El citado motor es una verdadera revolución en dos campos: la física y la iluminación. El modelo físico del juego es casi tan real como la vida misma. Podemos ver ejemplos de esto, por ejemplo al tirar un escudo rodando por una escalera. Este escudo bajara acelerándose bajo el efecto de la gravedad, rebotando en los escalones, y al llegar al final probablemente rodará hasta la pared más cercana con la que chocará, dará un par de vueltas sobre si mismo y caerá. Parece una exageración, pero realmente es así. En algún momento hay fenómenos físicos un tanto extraños, como al destrozar una caja: los trozos de madera saldrán despedidos y empezaran a rodar como una peonza sobre un imposible centro de gravedad.

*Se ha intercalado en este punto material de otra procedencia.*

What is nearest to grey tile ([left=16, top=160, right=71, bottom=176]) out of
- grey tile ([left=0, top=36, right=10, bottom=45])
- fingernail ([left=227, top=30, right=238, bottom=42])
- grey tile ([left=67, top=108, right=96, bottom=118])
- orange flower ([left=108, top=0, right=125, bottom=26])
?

La iluminación es uno de los aspectos más cuidados en el juego. El sistema de proyección de sombras, lleva al videojuego un peldaño mas arriba hacia la imitación de la realidad. Es sin duda el sistema de iluminación mas potente del momento, aunque últimamente he visto algunas maravillas en este aspecto en el video de lo que será Doom III, pero eso ya es otro cantar. Las luces son un aspecto muy importante para una correcta ambientación. A veces nos encontraremos en situaciones tensas, de miedo. Yo he llegado a sentir autentico miedo con este juego. Una catacumba, oscura, antorcha en mano, y ruidos extraños y gritos que vienen de todos lados. Impresionante.